Comunque, per un po’ l’ho fatto. Per esempio ho bevuto Abbazia di Novacella, Kornel, Valle Isarco e il Brut di Moser, rievocando come ogni anno il ciclismo di una volta e i pomeriggi in bianco e nero con mio padre. Ho anche provato tanto Sauvignon (l’anno scorso mi ero immolato con quelli del Friuli), trovandone anche qualcuno dal profilo meno grasso del solito (il 2013 di Unterzanzner forse), ho apprezzato i vini di Tenuta Alois Lageder e ho anche scritto note serie e professionali.
Poi ho mollato zaino, penna e propositi dall’amico Mauro Mattei di Ceretto, mi sono bevuto i loro nuovi e ho cominciato a divertirmi a modo mio. Quattro ore di Piemonte, alternati da un qualche salto in Toscana (lo sappiamo, si va a Merano per i grandi vini, qualsiasi cosa significhi, non per i produttori di autoctoni sconosciuti, da 600 bottiglie l’anno) e un passaggio all’enoteca, dove in mezzo a decine di bocce da Gdo ci si imbatte anche nel Timorasso di Daniele Ricci e in un Verdicchio che ho rimosso prima ancora di ruotarlo in bocca.
Poi, finalmente giro di assaggi/scrocco nell’area gourmet, tra birra, trote salmonate affumicate, formaggi e salumi spesso commoventi. Perché se esiste un’eredità gastronomica del genio italico, un lascito risorgimentale, pare brutto dirlo, ma vive ancora nei maiali allo stato brado. Con buona pace di salutisti, vegani e narcisisti dell’alimentazione. Poi a papille totalmente bruciate ho fatto un salto nell’area internazionale dove, a riprova della morte gustativa, anche gli Champagne non dosati mi sembravano dolci. Per il quarto anno di fila mi sono ripromesso di assaggiare la Romania e non l’ho fatto e ho finito per ciucciarmi qualche austriaco e qualche Riesling della Mosella da 100 grammi di zucchero litro e 8 di alcool. Mi è sembrata la giusta chiusura, prima di perdermi nella Merano alta alla ricerca della macchina.
Ecco le cose che mi sono rimaste più in mente.
Furore bianco Fiorduva 2013 – Marisa Cuomo
Non manco mai al banchetto, ben in vista, di Marisa Cuomo, manifesto antropologico di salernità, dove scatta sempre una miniverticale dei suoi Fiorduva. Il 2005, denso, opulento e molto espressivo era in ottima forma, con il solito bell’equilibrio di sapidità, corpo e dolcezza, ma il 2013 comincia a delinearsi per un grande futuro. A qualcuno non piace il termine “minerale”, ma se non lo si scomoda qui, buonanotte. In bocca apre salato con l’acidità che scalcia, poi è caldo e succoso. Chiude dolce e lunghissimo.
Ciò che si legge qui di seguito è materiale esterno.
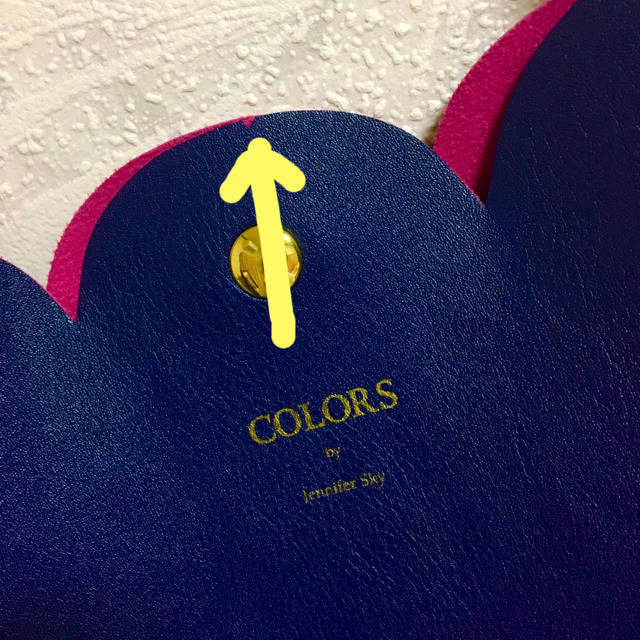 COLORS by Jennifer Sky(カラーズバイジェニファースカイ)のCOLORS by Jennifer Sky ❤︎ A4トートバッグ レディースのバッグ(トートバッグ)の商品写真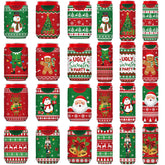 Silifine gingerbread-man can sleeve provides festive grip and insulation.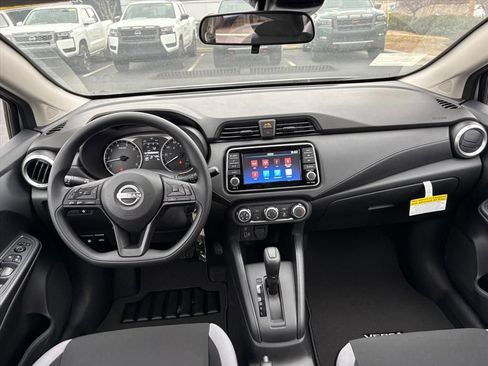 New 2025 Nissan Versa S w/ Trunk Package image 9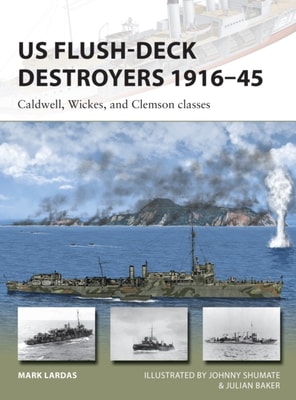 US Flush-Deck Destroyers 1916 45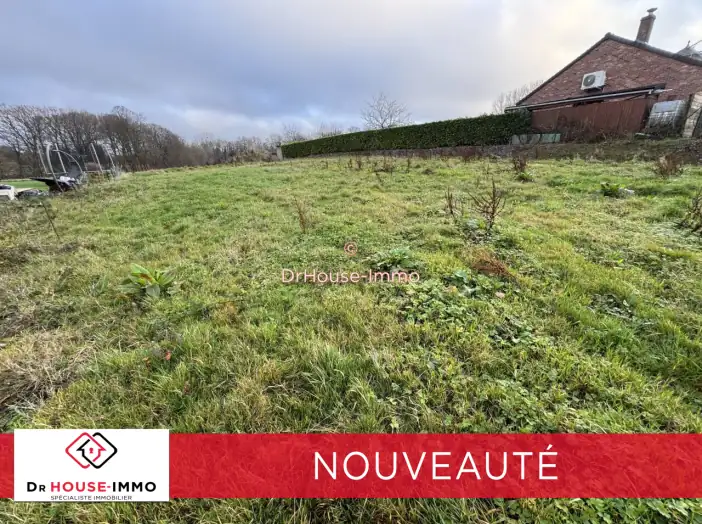 Terrain de 946 m² - Ghissignies (59530)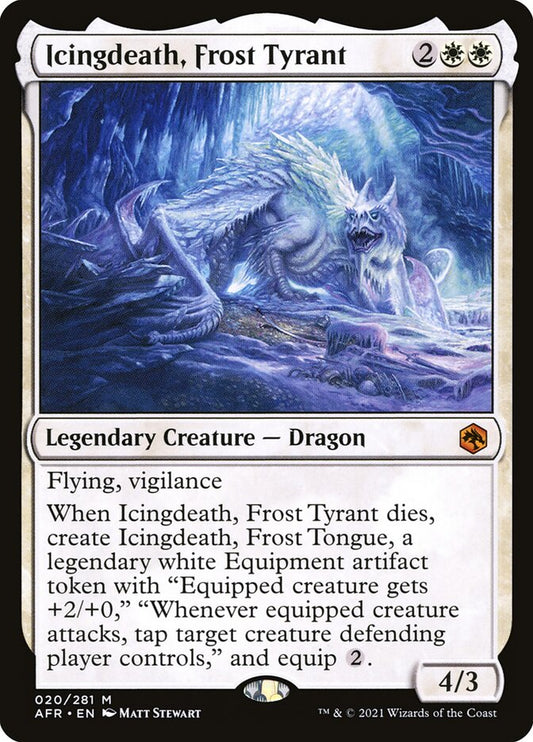 Icingdeath- Frost Tyrant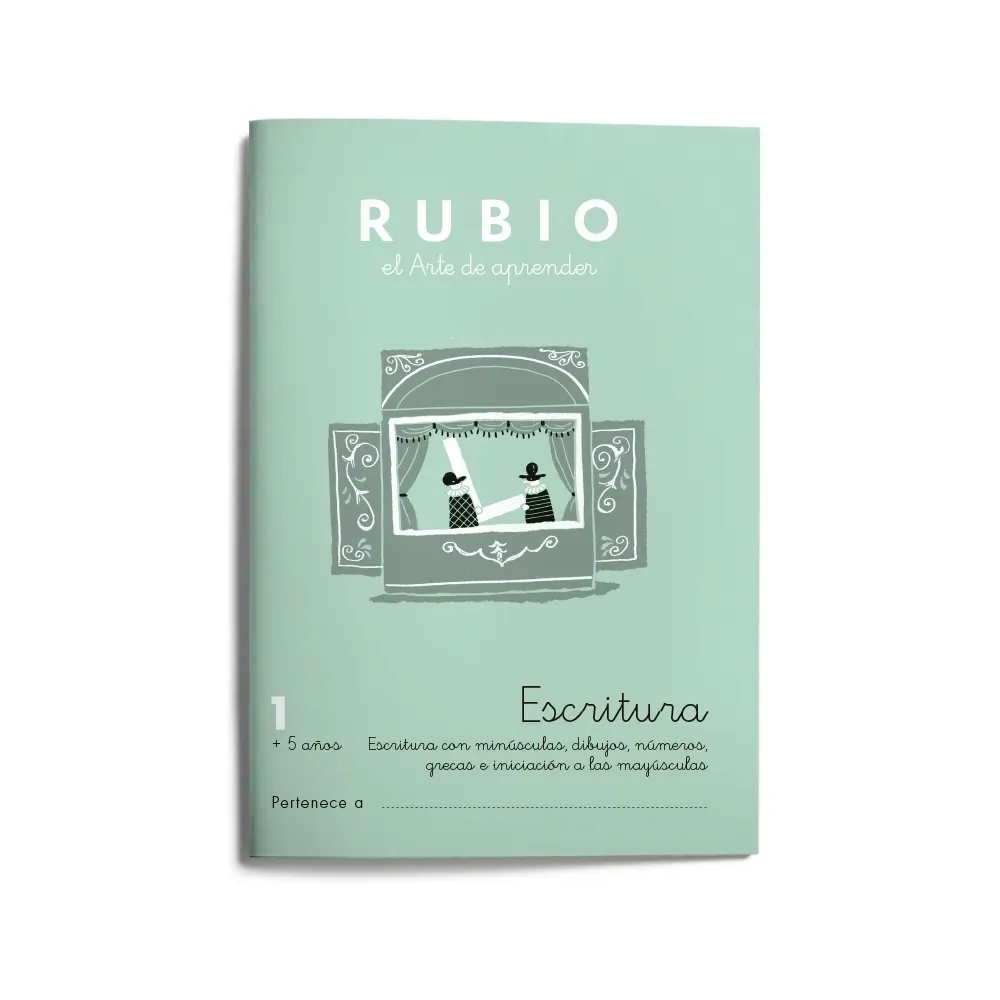 RUBIO C1 ESCRITURA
Barolo Riserva Runcot 1999 – Elio Grasso
Il bello del lunedì sono le vecchie annate. Dove pesco il 1999 di Grasso in eccellente forma. Ampio, balsamico, elegante, liquirizioso: un bellissimo vino che ha smaltito perfettamente la botte piccola e ha una bocca golosissima. Tradizionalista o modernista?
Barbaresco Asili 2012 – Faletto di Bruno Giocosa
Proseguiamo nello scoprire l’acqua calda e i vini che non mi posso permettere, con il monumentale Barbaresco di Giocosa. Naso mentolato e frutti rossi, bocca sapida e ricchissima, di un’eleganza inumana. Volevo rubarmelo e scolarmelo sul terrazzo. Come anche il Barolo Falletto 2011.
Pian del Ciampolo 2013 – Montervertine
Non è una novità, non sono l’unico a dirlo, non è la prima volta che lo bevo, ma continuo a entusiasmarmi di fronte al vino “minore” di Montervertine. Per me si lascia dietro anche il Pergole Torte 2011, tra i meno esemplari degli ultimi anni. I sentori metteteceli voi, io dico solo che è di una beva straripante. Grande annata davvero.
Ah, naturalmente Biondi Santi, come ogni anno aveva finito il vino, eccetto il Morellino, prima ancora che entrassi.